Elles sont peut-être minuscules, mais les diatomées assurent au moins 20 % de la fixation du dioxyde de carbone par la photosynthèse sur notre planète, autant que les forêts tropicales. Ces algues unicellulaires, dotées d’une coquille de silice, pourraient très bien avoir d’autres talents… dont celui de produire des médicaments.
Ce potentiel inexploité intéresse Isabel Desgagné-Penix, professeure de biochimie à l’Université du Québec à Trois-Rivières. Son objectif : transformer les diatomées en mini-usines biologiques – une manière durable et économique de produire des molécules d’intérêt. L’idée est prometteuse. Pour preuve, son équipe est parvenue à faire produire à ces microalgues des cannabinoïdes, plus précisément de l’acide cannabigérolique. Une première mondiale !
Biousines
Utilisés depuis des millénaires dans les médecines traditionnelles, les cannabinoïdes suscitent un intérêt croissant dans la médecine occidentale, notamment comme traitements potentiels contre la douleur chronique et certaines maladies neurodégénératives, comme la maladie de Parkinson.
Ils sont généralement obtenus en les extrayant de plantes de cannabis cultivées en serre. Cependant, cette méthode donne des rendements très faibles. Autre option : utiliser des micro-organismes, généralement des bactéries ou des levures, pour synthétiser ces composés. Cela consiste à insérer dans ces micro-organismes les gènes correspondant aux protéines que l’on souhaite obtenir – et ils se chargent de la production. C’est ce qu’on appelle la « bio-ingénierie ».
Or, le métabolisme de ces bactéries et levures est complètement différent de celui des plantes. À tel point que, pour qu’ils produisent des cannabinoïdes, il est nécessaire de leur fournir non seulement les différents gènes impliqués dans le processus de fabrication de ces molécules, mais également des précurseurs, c’est-à-dire les ingrédients de base. C’est comme si nous embauchions un chef pour créer une recette, mais qu’il nous demandait de lui fournir tous les outils de cuisine (génies) et ingrédients nécessaires à cette recette. Ah ! Et il demande aussi à avoir quelques collations (sucres), pour avoir l’énergie de cuisiner. Ça commence à aller loin !
C’est là que le potentiel des diatomées devient intéressant. Ces microalgues ont un métabolisme qui ressemble davantage à celui des plantes dites supérieures, comme le cannabis, ce qui simplifie grandement les travaux de bio-ingénierie.
Les diatomées possèdent donc immédiatement dans leur génome plusieurs gènes impliqués dans la production de cannabinoïdes.
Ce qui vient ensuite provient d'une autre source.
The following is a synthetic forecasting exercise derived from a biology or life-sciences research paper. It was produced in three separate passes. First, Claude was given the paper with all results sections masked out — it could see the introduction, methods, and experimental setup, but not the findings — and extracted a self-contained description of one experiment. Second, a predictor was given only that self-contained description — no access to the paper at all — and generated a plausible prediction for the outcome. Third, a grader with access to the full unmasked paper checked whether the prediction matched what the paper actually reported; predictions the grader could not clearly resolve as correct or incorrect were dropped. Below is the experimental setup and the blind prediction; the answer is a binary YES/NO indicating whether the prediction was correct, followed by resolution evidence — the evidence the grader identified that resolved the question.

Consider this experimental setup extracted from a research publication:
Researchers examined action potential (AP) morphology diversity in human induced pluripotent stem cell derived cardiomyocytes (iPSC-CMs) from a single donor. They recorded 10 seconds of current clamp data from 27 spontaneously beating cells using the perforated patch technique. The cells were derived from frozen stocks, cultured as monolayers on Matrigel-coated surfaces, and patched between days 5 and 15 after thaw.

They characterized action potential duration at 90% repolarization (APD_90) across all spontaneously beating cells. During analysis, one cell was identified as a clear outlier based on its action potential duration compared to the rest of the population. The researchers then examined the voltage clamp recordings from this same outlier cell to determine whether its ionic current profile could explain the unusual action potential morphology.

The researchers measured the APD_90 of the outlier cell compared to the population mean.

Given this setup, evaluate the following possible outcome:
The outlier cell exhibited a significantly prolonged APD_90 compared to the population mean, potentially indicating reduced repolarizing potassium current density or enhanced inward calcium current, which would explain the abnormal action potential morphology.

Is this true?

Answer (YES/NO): YES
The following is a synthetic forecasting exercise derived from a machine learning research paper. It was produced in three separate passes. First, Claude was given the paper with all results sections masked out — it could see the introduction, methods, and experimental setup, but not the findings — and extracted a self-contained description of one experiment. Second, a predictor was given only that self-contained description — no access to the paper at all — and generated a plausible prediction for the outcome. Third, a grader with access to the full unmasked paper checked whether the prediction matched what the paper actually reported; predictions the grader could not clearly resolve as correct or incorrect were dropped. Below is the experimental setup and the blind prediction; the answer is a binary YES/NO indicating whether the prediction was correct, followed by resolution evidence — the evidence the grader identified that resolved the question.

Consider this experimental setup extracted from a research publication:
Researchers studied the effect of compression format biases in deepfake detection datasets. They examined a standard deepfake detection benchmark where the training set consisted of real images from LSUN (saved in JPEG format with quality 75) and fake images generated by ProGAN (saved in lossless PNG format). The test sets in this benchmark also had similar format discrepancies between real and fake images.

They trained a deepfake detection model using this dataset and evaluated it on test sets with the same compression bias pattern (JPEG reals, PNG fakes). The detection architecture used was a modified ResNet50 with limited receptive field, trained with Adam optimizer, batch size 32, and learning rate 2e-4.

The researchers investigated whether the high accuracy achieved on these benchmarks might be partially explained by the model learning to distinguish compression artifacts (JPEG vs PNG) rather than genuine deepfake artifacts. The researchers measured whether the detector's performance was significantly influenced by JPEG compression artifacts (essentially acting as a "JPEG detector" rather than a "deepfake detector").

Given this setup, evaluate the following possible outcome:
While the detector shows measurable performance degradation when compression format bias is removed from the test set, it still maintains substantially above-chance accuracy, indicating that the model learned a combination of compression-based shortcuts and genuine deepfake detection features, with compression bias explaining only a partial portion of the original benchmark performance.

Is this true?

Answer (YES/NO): NO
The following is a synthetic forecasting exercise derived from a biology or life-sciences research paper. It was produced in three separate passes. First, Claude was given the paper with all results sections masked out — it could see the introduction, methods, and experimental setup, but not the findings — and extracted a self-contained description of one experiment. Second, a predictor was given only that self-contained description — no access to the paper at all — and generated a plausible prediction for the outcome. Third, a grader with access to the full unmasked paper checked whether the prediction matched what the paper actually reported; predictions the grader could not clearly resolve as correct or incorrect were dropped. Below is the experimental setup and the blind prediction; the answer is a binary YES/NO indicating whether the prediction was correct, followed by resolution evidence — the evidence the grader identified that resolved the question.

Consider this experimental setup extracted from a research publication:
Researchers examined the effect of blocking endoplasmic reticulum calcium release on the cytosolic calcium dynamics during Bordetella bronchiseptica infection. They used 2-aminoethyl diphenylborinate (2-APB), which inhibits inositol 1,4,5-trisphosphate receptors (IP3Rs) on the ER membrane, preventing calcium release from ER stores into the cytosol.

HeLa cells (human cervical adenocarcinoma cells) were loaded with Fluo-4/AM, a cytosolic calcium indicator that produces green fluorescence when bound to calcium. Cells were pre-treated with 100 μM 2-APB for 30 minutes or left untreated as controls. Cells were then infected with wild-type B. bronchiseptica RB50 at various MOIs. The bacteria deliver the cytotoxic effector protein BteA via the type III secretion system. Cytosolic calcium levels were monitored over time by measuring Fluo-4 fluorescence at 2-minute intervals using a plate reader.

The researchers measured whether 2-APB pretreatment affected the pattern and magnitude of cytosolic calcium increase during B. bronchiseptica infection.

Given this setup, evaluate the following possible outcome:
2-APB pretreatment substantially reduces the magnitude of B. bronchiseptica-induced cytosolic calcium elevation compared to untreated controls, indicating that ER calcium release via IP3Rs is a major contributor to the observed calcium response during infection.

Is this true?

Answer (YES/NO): NO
On y trouve également les précurseurs nécessaires (comme l’acétyl-CoA). Pour reprendre l’analogie de la cuisine, les diatomées ont déjà tous les ingrédients sous la main et n’ont besoin que de quelques outils de précision pour finaliser la recette.
Un premier succès
Malgré cela, personne n’avait encore réussi à produire des cannabinoïdes à partir de diatomées. Mais l’équipe de recherche dirigée par Isabel Desgagné-Penix vient de démontrer que c’est possible ! Dans un article publié dans le magazine Recherche sur les alguesl’équipe présente deux méthodes pour atteindre cet objectif : l’une dans laquelle les gènes sont introduits directement dans l’ADN des diatomées, l’autre qui consiste à amener les gènes dans un « épisome », c’est-à-dire un fragment d’ADN restant à l’extérieur du chromosome. Ces deux méthodes ont donné des rendements similaires, comparables à ceux obtenus avec la levure.
La production de cannabinoïdes n’est que l’un des nombreux objectifs du laboratoire, notamment l’utilisation réussie de diatomées pour produire des alcaloïdes de la famille des plantes Amaryllidaceae, un groupe de molécules thérapeutiques qui comprend la galantamine, utilisée dans le traitement de la maladie d’Alzheimer. Et leurs récentes prouesses les encouragent à continuer d’explorer le potentiel pharmaceutique des diatomées.
Le professeur Desgagné-Penix se réjouit de ces avancées, mais reste pragmatique : il y a un long chemin à parcourir entre leur découverte et l’industrialisation du procédé. « Nous voulions faire une preuve de concept, maintenant c’est fait. Mais il reste encore beaucoup de travail à faire ! » conclut-il.